Not much is known about the movie at this time, but it will have to compete with two other Peter Pan-inspired films that are also in the works. The first is Peter and the Starcatchers, which is also an origin story and is based on the book and stage play of the same name. Gary Ross is set to direct it as his follow up to The Hunger Games, but it seems like it may still be some time before that film enters production. The second Peter-based project is called Pan, and has Channing Tatum attached to star.
Fuchs' best known script to date is Ice Age: Continental Drift, which doesn't necessarily bode well for the film, as the Ice Age films are usually critically panned despite making lots of money at the box office. However, it could be an advantage if the film is intended for a younger audience, rather than being a more adult story. Another advantage that the film has is Berlanti, whose work on the CW show Arrow means that he has experience with projects that develop and re-work backstories. On the other hand, both Ice Age and Arrow are considered to be "guilty pleasures," which doesn't seem to fit well with Wright's more serious credits. If this Peter Pan tale is intended to be for children, though, they have the past experience to ensure that the film will entertain both the young audience and the parents who accompany them.

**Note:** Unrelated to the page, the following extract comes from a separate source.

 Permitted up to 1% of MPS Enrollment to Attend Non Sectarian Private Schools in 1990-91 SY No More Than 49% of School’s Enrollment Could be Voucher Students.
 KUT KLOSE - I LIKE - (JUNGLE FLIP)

Wright is a bit of an unusual choice for a Peter Pan film — after all, the vast majority of his film credits are period pieces starring Keira Knightley. His projects are aimed at an adult audience, although he has also been rumored to be attached to a new retelling of The Little Mermaid, so there is a chance that Wright is intending to start making films aimed at children. But his experience with period pieces will be an advantage for him on this project, as the story of Peter Pan requires, if not a period setting, multiple period elements. The original story was set in the early 1900s, so the film would need to be set earlier than that in order to explore the origins of Peter.

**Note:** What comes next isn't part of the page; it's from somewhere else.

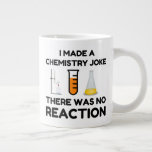 Taza De Café Gigante Funny Science lover chemistry chiste<br><div class="desc">Chiste de química científica divertida</div>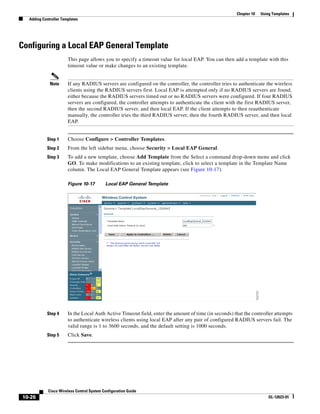 Chapter 10   Using Templates
  Adding Controller Templates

Although Wright's films are always more grounded in reality than a film about Peter Pan might call for, his style of directing would allow him to insert some of the magical and fairy tale elements quite easily. His penchant for sweeping landscapes, elaborate costumes and carefully choreographed ballroom scenes make an ideal environment to weave magic into a film, and he's proven with Atonement that he is adept at weaving together disparate storylines that are intended to mislead the audience, which will be helpful for a story like Peter Pan. It's likely that Wright will take a highly stylized approach to the film, like he did with Anna Karenina, which was shot almost entirely on sets built in a dilapidated London theater, in order to represent the fact that the characters all lived their lives like a performance on a stage. The story of Peter Pan naturally lends itself to a metaphorical shooting style, and so it would make sense for Wright to attempt something similar for this film.
It's also likely that Wright's take on Peter Pan will have a darker tone, as both Atonement and Hanna — his only films to feature a young leading character — were darker takes on the typical coming-of-age tale. Wright's Peter will also probably have a similar feel to the character of Hanna, and feature elements like her intelligence, fearlessness and physicality. His experience with the teenage-warrior character will likely be relevant for this project, as every adaptation fo Peter's story features at least one instance where the character needs to fight or outsmart an adult, a villain, or an adult villain in order to survive.
The only thing that really remains in question when it comes to this new take on Peter Pan is whether or not Wright will be able to find a role for Knightley in it.